** Start PAGE EXCERPT **

Buying a home is a major milestone – and your credit score plays a huge role in making it happen. Mortgage lenders use your credit score to gauge how risky it is to loan you money for a house. So, what credit score is needed to buy a house? The short answer: it depends on the type of mortgage, but generally at least in the low 600s for a conventional loan.
In fact, minimum credit score requirements can range from 500 up to 700, depending on the loan program. Having a higher score not only improves your chances of approval, but also helps you snag better interest rates and save money over the life of your loan. Let’s break down the details.
Minimum Credit Score Requirements by Mortgage Type
Mortgage programs have different minimum credit score rules. Here’s an overview of common loan types and the approximate minimum FICO scores needed for each:
Conventional Loan (Conforming):
Typically 620+ minimum. Conventional mortgages (those that meet Fannie Mae/Freddie Mac standards) usually require at least a 620 FICO score. Some lenders might even want 640 or 660+. A higher score (e.g. 740+) can help you qualify for better rates.
Jumbo Loan:
Around 700+. Jumbo loans (for amounts above conforming limits) have stricter requirements – often a 700 minimum score – since lenders take on more risk with a larger loan.
FHA Loan:
500 or 580, depending on down payment. FHA-insured loans allow credit scores as low as 500 if you put at least 10% down; otherwise you’ll need 580+ for the minimum 3.5% down payment. This makes FHA loans popular for buyers with fair or even poor credit.
VA Loan:
620+ typically. The VA (Veterans Affairs) doesn’t set an official minimum, but most VA lenders require around a 620 FICO. VA loans are available to qualifying veterans and active-duty service members with zero down payment.

** End PAGE EXCERPT **
** Start MATERIAL PROVIDED **

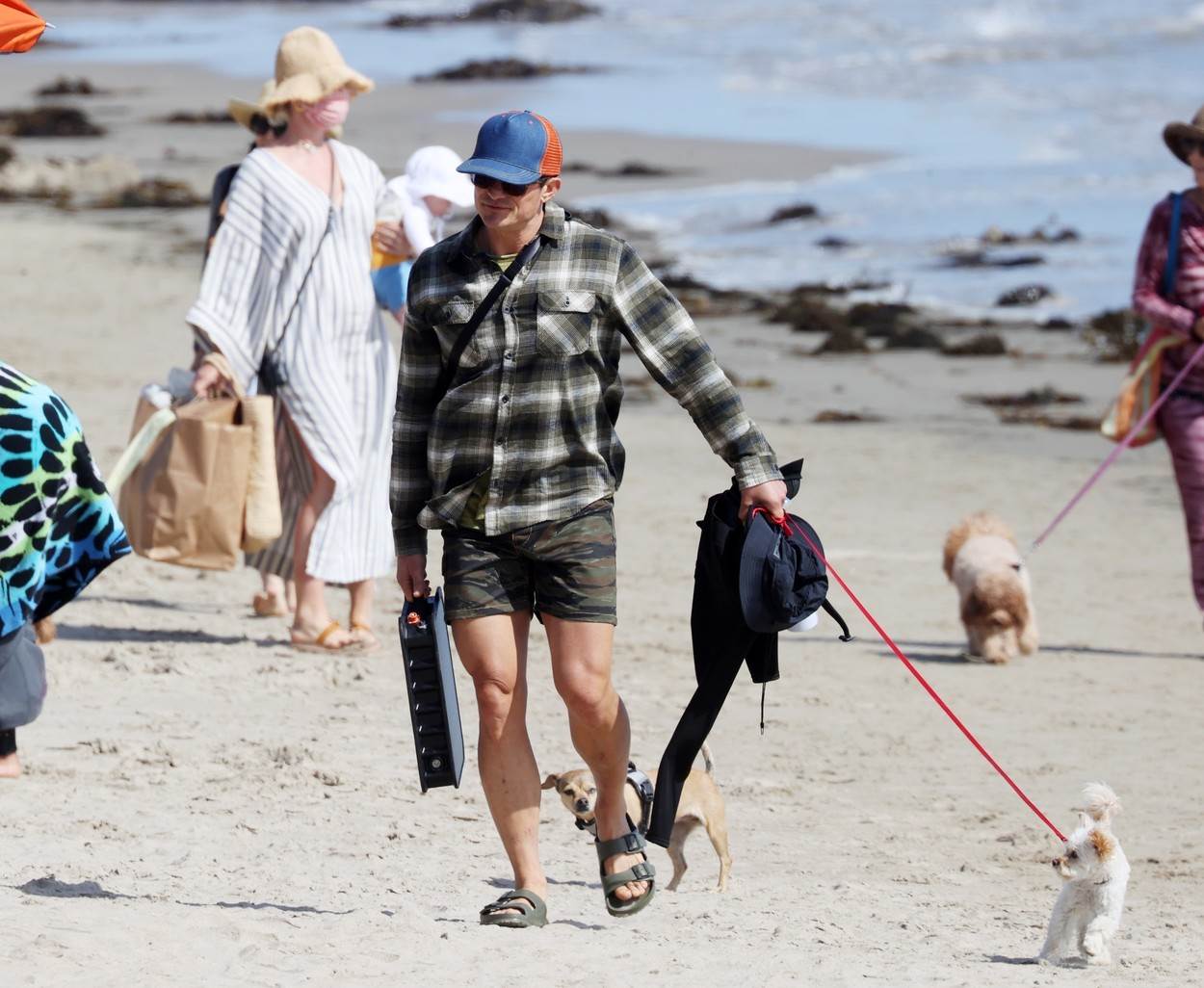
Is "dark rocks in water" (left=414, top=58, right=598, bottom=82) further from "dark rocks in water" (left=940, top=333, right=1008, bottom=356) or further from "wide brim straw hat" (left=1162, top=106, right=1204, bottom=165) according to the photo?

** End MATERIAL PROVIDED **

- [WORK TO COMPLETE]:
**A.** In the excerpt on credit scores for buying a house, what is the lowest credit score an FHA loan allows when the buyer puts at least 10% down?
**B.** Pick up the excerpt on credit scores for buying a house directly after its last sentence, and resume it in the same format.

- [OUTPUTS]:
**A.** 500.

**B.**
USDA Loan:
580–640. USDA rural home loans have no government-set minimum, but lenders commonly look for at least 580 (some require 620 or 640). These offer zero down financing for eligible rural or suburban homebuyers.
Other Programs:
Some first-time buyer programs or subprime lenders might accept lower scores in special cases, but expect higher rates. Conversely, excellent credit (760+) opens doors to more options and the lowest rates.
As you can see, you don’t necessarily need an 800 credit score to buy a house – far from it. Even a score in the high-500s might secure an FHA loan. However, scores below 600 will limit your choices to government-backed loans (FHA/VA/USDA), since conventional mortgages won’t approve such borrowers.
Generally, aiming for at least a 620 will give you more loan options, and getting into the 700s will significantly improve your interest rate and terms.
Why a Higher Credit Score Matters for a Mortgage
Meeting the minimum score gets your foot in the door, but higher credit scores get rewarded in the mortgage world. Lenders price loans based on risk – if your score is on the low end, they’ll often charge a higher interest rate to compensate.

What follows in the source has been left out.